All changes are additive and backward-compatible:

  1. Database fields: All new User fields are nullable; all new Tenant fields have defaults. Removing them requires only a migration to drop the columns — no data loss for existing fields.
  2. react-i18next: If removed, replace t() calls with their English string values.

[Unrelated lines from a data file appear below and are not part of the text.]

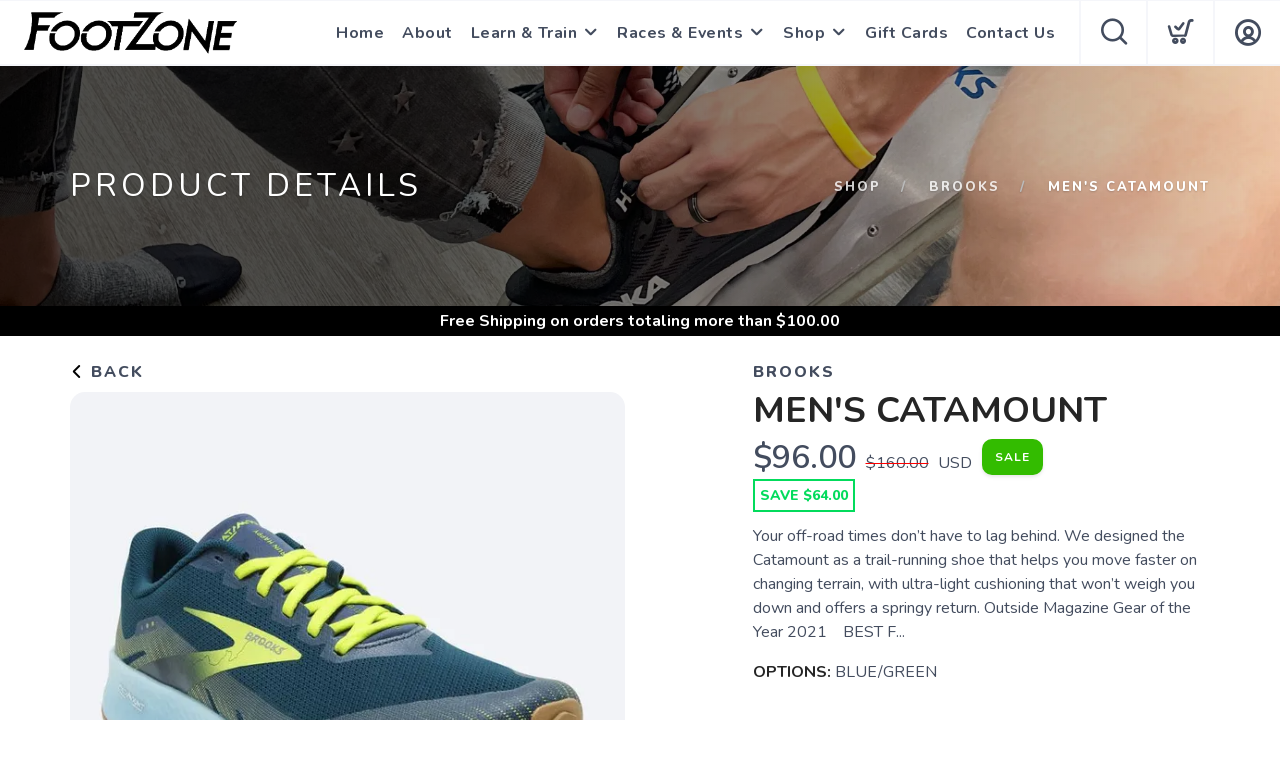

--- FILE ---
content_type: text/css; charset=UTF-8
request_url: https://shop.footzonebend.com/assets/branding/shop.footzonebend.com/branding.css?v=1.0.5
body_size: 178
content:
/** Custom Styles for Foot Zone **/
.logo {
    max-height: 42px;
}

@media all and (max-width: 767px) {
   .logo {
       max-height: 32px;
   }
}

a.slidermore {
  color: #000000!important;
}

@supports ((-webkit-backdrop-filter: saturate(180%) blur(20px)) or (backdrop-filter: saturate(180%) blur(20px))) {
  a.slidermore {
  color: #000000!important;
  }
}

a.slidermore:hover {
  color: #000000!important;
}

a.slidermore:active {
  color: #000000!important;
}
#CategoryList.link-list .catLink {
    width: 197px;
}

[data-id="21786"] {
  color: red!important;
}
[data-id="22450"] {
  color: red!important;
}
[data-id="22451"] {
  color: red!important;
}
[data-id="22452"] {
  color: red!important;
}
[data-id="22453"] {
  color: red!important;
}

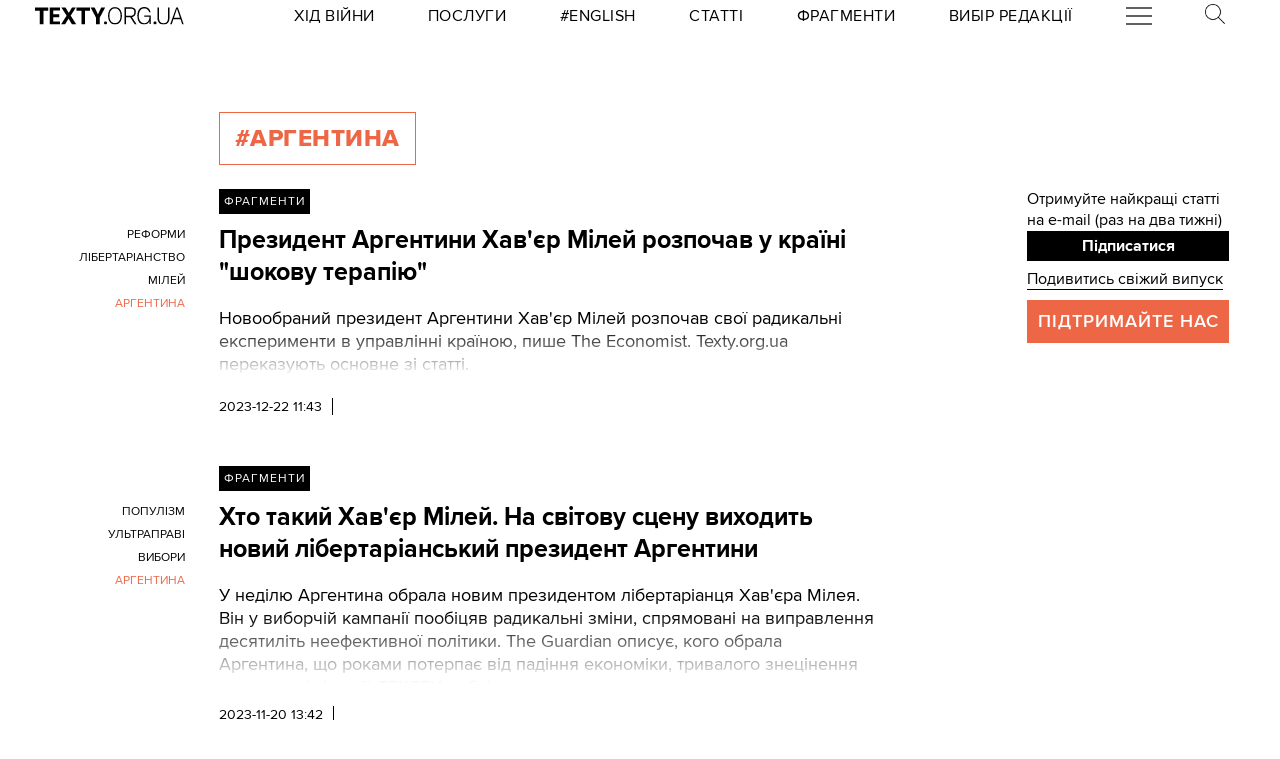

--- FILE ---
content_type: image/svg+xml
request_url: https://texty.org.ua/static/core/images/content_icons/video.svg
body_size: 877
content:
<?xml version="1.0" encoding="utf-8"?>
<!-- Generator: Adobe Illustrator 22.0.0, SVG Export Plug-In . SVG Version: 6.00 Build 0)  -->
<svg version="1.1" id="Layer_1" xmlns="http://www.w3.org/2000/svg" xmlns:xlink="http://www.w3.org/1999/xlink" x="0px" y="0px"
	 viewBox="0 0 15.7 15.7" style="enable-background:new 0 0 15.7 15.7;" xml:space="preserve">
<style type="text/css">
	.st0{clip-path:url(#SVGID_2_);fill:#020203;}
</style>
<g>
	<defs>
		<rect id="SVGID_1_" width="15.7" height="15.7"/>
	</defs>
	<clipPath id="SVGID_2_">
		<use xlink:href="#SVGID_1_"  style="overflow:visible;"/>
	</clipPath>
	<path class="st0" d="M12,8.1L6.2,12c0,0-0.1,0-0.1,0c0,0-0.1,0-0.1,0c-0.1,0-0.1-0.1-0.1-0.2V3.9c0-0.1,0.1-0.2,0.1-0.2
		c0.1,0,0.2,0,0.3,0L12,7.7c0.1,0,0.1,0.1,0.1,0.2C12.1,8,12,8,12,8.1 M7.9,0C3.5,0,0,3.5,0,7.9s3.5,7.9,7.9,7.9s7.9-3.5,7.9-7.9
		S12.2,0,7.9,0"/>
</g>
</svg>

The en/*.json files serve as a lookup table for this.
  3. Formatting hooks: If removed, revert to the existing libs/utils/src/lib/date.ts formatters (kept but deprecated).
  4. LocaleProvider: If removed, the ThemeProvider and other providers continue to work independently.
  5. Settings UI: The locale section can be removed from the Settings page without affecting other settings.
  6. ESLint rule: Can be disabled or removed without affecting the application.
  7. Email templates: Dutch templates can be deleted; the service falls back to English.

📚 Key References

  • Research document: docs/03-architecture/research/internationalization-research.md — full i18n research with library evaluations, locale dimensions, and detailed architecture
  • SaaS readiness research §14: docs/03-architecture/research/saas-launch-readiness-research.md — original i18n plan with language phases and market analysis
  • Existing theme context: apps/web/src/contexts/theme-context.tsx — pattern to follow for LocaleProvider
  • Existing hooks: apps/web/src/hooks/ — pattern to follow for locale-aware hooks
  • Existing date formatters: libs/utils/src/lib/date.ts — code to replace with locale-aware versions
  • Settings page: apps/web/src/pages/settings/index.tsx — page to extend with locale preferences
  • App providers: apps/web/src/app.tsx — where to add LocaleProvider
  • Email services: apps/order-service/src/notifications/email.service.ts (and print-service, shipping-service) — services to update for locale-aware emails
  • Prisma schema: prisma/schema.prisma — User model (lines 133–153), Tenant model (lines 97–131)
  • react-i18next docs: https://react.i18next.com/
  • Intl.DateTimeFormat (MDN): https://developer.mozilla.org/en-US/docs/Web/JavaScript/Reference/Global_Objects/Intl/DateTimeFormat
  • Intl.NumberFormat (MDN): https://developer.mozilla.org/en-US/docs/Web/JavaScript/Reference/Global_Objects/Intl/NumberFormat
  • eslint-plugin-i18next: https://github.com/edvardchen/eslint-plugin-i18next
  • i18next-parser: https://github.com/i18next/i18next-parser

END OF PROMPT


This prompt implements Phase 1 of the internationalization plan: i18n infrastructure, per-user locale preferences, locale-aware formatting, English string extraction, Dutch placeholders, Settings UI, and ESLint enforcement. Phase 2 (French + German translations, translation management tooling) and Phase 3 (additional languages) are separate future prompts that build on this foundation.